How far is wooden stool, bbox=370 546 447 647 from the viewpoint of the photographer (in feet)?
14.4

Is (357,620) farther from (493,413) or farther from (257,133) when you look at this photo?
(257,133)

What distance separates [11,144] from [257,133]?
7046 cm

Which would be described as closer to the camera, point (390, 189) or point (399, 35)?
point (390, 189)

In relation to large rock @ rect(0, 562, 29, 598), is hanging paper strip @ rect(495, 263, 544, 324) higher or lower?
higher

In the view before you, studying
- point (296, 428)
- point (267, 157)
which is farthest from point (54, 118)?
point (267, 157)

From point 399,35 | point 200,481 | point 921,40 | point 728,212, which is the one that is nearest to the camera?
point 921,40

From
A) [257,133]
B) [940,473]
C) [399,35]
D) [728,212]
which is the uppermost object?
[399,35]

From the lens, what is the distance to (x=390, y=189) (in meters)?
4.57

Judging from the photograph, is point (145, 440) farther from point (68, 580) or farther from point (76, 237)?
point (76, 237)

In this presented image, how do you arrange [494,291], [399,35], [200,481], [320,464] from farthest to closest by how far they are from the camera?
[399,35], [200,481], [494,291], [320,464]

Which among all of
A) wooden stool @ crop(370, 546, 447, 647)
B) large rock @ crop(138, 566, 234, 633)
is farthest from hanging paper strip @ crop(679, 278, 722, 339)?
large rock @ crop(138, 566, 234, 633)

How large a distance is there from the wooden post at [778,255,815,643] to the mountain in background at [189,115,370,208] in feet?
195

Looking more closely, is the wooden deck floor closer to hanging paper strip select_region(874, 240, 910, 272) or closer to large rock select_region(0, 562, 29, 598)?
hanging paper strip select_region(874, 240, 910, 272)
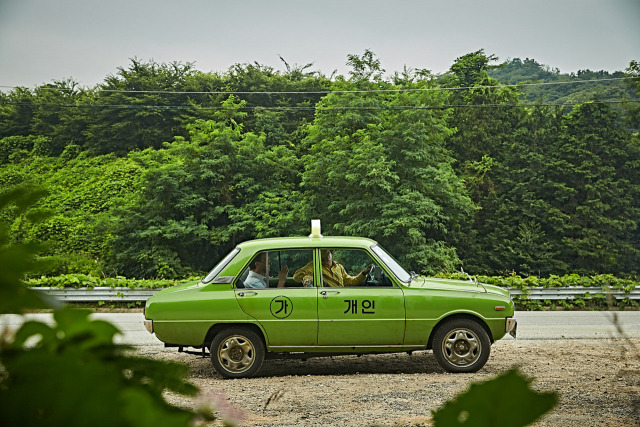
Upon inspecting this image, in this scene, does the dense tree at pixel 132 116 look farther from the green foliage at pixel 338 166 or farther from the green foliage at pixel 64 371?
the green foliage at pixel 64 371

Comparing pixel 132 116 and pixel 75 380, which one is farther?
pixel 132 116

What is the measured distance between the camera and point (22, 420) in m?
0.51

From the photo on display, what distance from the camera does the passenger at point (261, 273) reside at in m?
8.79

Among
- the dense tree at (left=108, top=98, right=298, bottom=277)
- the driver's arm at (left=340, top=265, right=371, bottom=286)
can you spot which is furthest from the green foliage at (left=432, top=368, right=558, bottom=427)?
the dense tree at (left=108, top=98, right=298, bottom=277)

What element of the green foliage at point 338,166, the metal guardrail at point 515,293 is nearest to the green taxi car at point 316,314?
the metal guardrail at point 515,293

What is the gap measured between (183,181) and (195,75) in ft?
38.2

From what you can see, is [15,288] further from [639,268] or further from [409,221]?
[639,268]

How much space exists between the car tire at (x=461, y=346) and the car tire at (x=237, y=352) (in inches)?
82.0

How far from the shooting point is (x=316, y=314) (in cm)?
845

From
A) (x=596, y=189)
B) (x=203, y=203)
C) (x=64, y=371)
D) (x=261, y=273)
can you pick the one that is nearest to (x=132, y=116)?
(x=203, y=203)

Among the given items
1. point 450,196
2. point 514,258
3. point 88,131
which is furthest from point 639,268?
point 88,131

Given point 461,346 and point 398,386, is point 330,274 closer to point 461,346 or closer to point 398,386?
point 398,386

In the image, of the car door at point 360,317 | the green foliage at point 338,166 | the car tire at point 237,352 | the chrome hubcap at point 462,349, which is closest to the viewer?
the car door at point 360,317

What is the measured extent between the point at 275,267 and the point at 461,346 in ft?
7.88
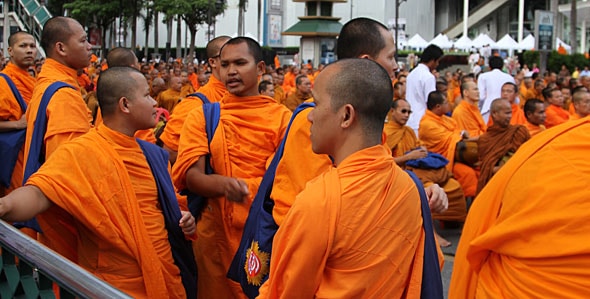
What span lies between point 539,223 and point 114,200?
196 centimetres

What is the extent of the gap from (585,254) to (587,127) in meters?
0.43

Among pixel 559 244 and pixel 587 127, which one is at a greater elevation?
pixel 587 127

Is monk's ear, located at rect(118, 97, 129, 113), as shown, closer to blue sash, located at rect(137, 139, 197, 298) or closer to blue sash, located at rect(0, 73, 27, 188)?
blue sash, located at rect(137, 139, 197, 298)

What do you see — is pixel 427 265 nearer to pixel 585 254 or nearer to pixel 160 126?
pixel 585 254

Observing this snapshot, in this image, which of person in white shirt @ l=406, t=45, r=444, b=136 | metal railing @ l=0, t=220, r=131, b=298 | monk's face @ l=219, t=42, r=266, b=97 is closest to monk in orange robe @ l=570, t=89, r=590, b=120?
person in white shirt @ l=406, t=45, r=444, b=136

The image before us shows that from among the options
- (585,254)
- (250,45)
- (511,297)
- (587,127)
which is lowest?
(511,297)

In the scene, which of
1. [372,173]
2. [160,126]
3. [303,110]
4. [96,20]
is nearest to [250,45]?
[303,110]

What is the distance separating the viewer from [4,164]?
5445mm

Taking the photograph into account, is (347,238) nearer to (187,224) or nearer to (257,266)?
(257,266)

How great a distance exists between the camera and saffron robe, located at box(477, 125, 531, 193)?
305 inches

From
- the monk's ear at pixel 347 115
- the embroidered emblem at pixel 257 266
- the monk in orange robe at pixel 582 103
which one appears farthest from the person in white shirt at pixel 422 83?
the monk's ear at pixel 347 115

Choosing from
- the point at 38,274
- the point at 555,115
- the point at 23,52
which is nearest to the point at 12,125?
the point at 23,52

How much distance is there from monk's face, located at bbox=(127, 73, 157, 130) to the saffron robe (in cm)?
473

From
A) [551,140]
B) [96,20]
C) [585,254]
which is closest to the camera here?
[585,254]
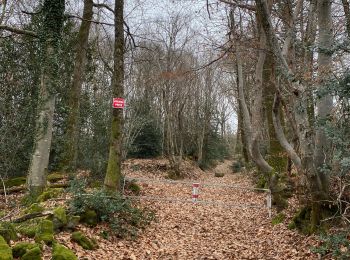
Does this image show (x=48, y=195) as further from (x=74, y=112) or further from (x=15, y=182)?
(x=74, y=112)

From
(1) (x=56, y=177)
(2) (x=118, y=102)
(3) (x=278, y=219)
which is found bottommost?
(3) (x=278, y=219)

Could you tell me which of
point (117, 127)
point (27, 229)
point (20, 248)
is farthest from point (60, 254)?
point (117, 127)

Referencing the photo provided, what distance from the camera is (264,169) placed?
11.0 metres

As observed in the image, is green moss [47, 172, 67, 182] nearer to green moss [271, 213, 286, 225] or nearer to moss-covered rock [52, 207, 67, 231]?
moss-covered rock [52, 207, 67, 231]

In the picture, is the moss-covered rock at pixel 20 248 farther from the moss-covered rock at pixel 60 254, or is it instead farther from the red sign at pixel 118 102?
the red sign at pixel 118 102

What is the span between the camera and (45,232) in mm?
5711

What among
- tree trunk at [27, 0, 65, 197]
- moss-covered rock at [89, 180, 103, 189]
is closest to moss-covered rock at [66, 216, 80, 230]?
tree trunk at [27, 0, 65, 197]

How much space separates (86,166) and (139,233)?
17.0 ft

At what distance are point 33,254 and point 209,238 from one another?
4478 millimetres

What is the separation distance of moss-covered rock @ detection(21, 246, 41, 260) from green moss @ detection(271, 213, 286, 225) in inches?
238

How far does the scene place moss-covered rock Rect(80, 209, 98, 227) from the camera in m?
7.27

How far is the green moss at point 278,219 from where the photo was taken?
28.8ft

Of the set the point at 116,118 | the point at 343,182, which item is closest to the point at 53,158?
the point at 116,118

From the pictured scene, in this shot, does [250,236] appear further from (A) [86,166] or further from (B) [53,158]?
(B) [53,158]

※

Everything from the line containing "In the picture, is" to the end of the data above should be quoted exactly, please, both ends included, and nothing outside that span.

In the picture, is the moss-covered rock at pixel 20 248 farther from the moss-covered rock at pixel 60 254, or is it instead farther from the red sign at pixel 118 102?
the red sign at pixel 118 102

What is the span between the camera and (45,232) in mm?
5711

What among
- tree trunk at [27, 0, 65, 197]
- moss-covered rock at [89, 180, 103, 189]
is closest to moss-covered rock at [66, 216, 80, 230]?
tree trunk at [27, 0, 65, 197]

How much space separates (86,166) and (139,233)?
17.0 ft

At what distance are point 33,254 and point 209,238 from one another?
4478 millimetres

What is the separation distance of moss-covered rock @ detection(21, 246, 41, 260) from green moss @ detection(271, 213, 286, 225) in inches?
238

How far does the scene place moss-covered rock Rect(80, 209, 98, 227) from the camera in m?
7.27

How far is the green moss at point 278,219 from where the photo was taken?
28.8ft

Of the set the point at 116,118 | the point at 343,182, which item is closest to the point at 53,158?
the point at 116,118

From the pictured scene, in this shot, does [250,236] appear further from (A) [86,166] or further from (B) [53,158]?
(B) [53,158]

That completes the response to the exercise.